**** DOCUMENT SECTION

Those of us who attended Lincoln Elementary School were branded as "stinky" by the McDonald Elementary School kids who we called "farmers." The loyalty to our schools was palpable and woven into the small town culture. When both the rickety school houses were abandoned and the two sets of children forced to assimilate when all of us were transferred to the "new school" (later named Commodore Bainbridge Elementary), it took a while for the homogenization to take effect. But it did and then all of us stood shoulder to shoulder in our belief that we were the best over any other school in, at least, Seattle and without quetion better than tiny Poulsbo and Central (as in Kitsap or Silverdale).
But I still remembered returning to the Island three years earlier and my own assimilation still progressing. When the war ended my grandfather sold the house in Port Madison and paid $2,000 for a new house just up the hill from the shipyard and ferry terminal, in the little community of Hawley. The house he bought remains in its original state - at least on the outside - and has a historical marker on it as being the original home of a long ago Postmaster. My mother (I've always loved her name, Corrina) had fallen for a Navy man from far away Pittsburgh, Pennsylvania. We three girls (mother, sister Reenie, and me) drove cross-country with the guy so he could finalize his divorce - I guess, the full story remains a mystery - later Reenie and I learned to hate him. In Pittsburgh us females were housed in a one room apartment. My sister and I slept on canvas cots. Our blankets were now Navy blue. There was a sink in the corner. I don't recall a stove. What I do remember is the bathroom. It was down the hall. It was a scary, smelly place with deep red walls. In the heat of summer, we leaned out of the apartment's second story windows. I can still smell the pigeons and hot bricks. Every morning my sister and I woke up with sooty streaks under our noses. The blast furnaces of the city's infamous steel industry made the whole area black with soot and smut. There was a park close by. A new treat to us was crushed ice poured with sticky sweet syrups. One time we drove through a long, long tunnel with bright yellow lights, to see some relative. He must not have been too glad to see us because in my child's eye, there was a man wearing a hat running down a hill towards us, waving a rifle.

********

- **WHAT THE TASK REQUIRES**: Can you condense the paragraph of the memoir passage that begins "Those of us who attended Lincoln Elementary School" into two or three sentences while keeping its main facts? The data below have nothing to do with the memoir passage.

**** RECORD SET

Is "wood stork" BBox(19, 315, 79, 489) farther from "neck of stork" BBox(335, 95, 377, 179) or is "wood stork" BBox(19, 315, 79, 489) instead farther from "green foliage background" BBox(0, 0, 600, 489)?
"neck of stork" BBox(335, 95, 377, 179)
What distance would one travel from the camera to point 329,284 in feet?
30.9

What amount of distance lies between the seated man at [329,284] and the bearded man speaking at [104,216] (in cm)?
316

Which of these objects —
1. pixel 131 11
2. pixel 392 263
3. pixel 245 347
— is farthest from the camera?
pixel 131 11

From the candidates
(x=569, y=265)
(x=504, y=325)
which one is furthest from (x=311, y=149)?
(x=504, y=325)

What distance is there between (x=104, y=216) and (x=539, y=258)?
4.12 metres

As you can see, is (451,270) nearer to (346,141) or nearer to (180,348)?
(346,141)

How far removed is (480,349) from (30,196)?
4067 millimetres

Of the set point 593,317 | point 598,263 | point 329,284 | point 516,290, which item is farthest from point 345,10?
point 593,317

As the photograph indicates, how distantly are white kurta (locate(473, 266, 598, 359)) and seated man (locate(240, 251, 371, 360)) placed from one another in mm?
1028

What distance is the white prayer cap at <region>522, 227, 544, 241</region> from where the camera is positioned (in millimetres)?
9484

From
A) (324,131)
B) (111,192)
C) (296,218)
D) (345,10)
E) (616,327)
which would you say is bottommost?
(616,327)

********
**** RECORD SET

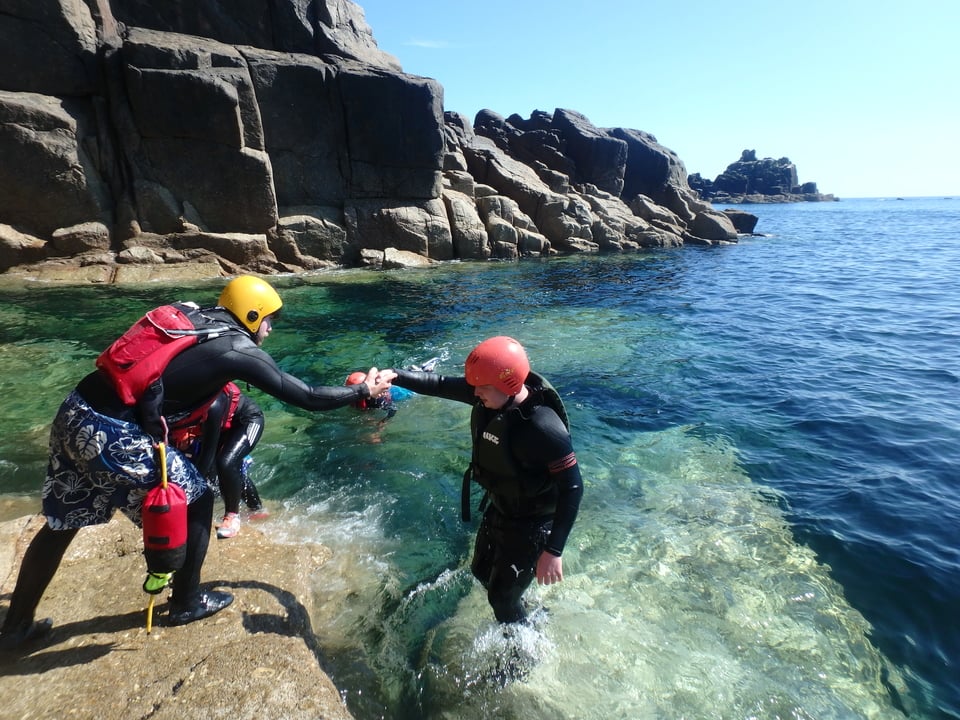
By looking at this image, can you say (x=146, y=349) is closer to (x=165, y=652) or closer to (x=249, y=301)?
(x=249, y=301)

********
**** RECORD SET

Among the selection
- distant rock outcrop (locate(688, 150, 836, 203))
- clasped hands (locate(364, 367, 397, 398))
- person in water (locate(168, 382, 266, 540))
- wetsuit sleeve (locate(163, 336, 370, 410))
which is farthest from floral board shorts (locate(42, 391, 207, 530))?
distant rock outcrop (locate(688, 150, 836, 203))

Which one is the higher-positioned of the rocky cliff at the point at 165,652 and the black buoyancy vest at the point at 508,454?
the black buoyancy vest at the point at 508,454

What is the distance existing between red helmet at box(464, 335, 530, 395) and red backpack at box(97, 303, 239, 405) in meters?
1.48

********

- **TASK OUTPUT**: Children from McDonald Elementary called the Lincoln Elementary kids "stinky," and the Lincoln kids called them "farmers," a school loyalty woven into the small-town culture. When both rickety schoolhouses were abandoned and all the children moved to the "new school" (later named Commodore Bainbridge Elementary), blending the two groups took a while. Eventually, though, everyone stood together in believing their school was the best, at least in Seattle, and certainly better than Poulsbo and Central.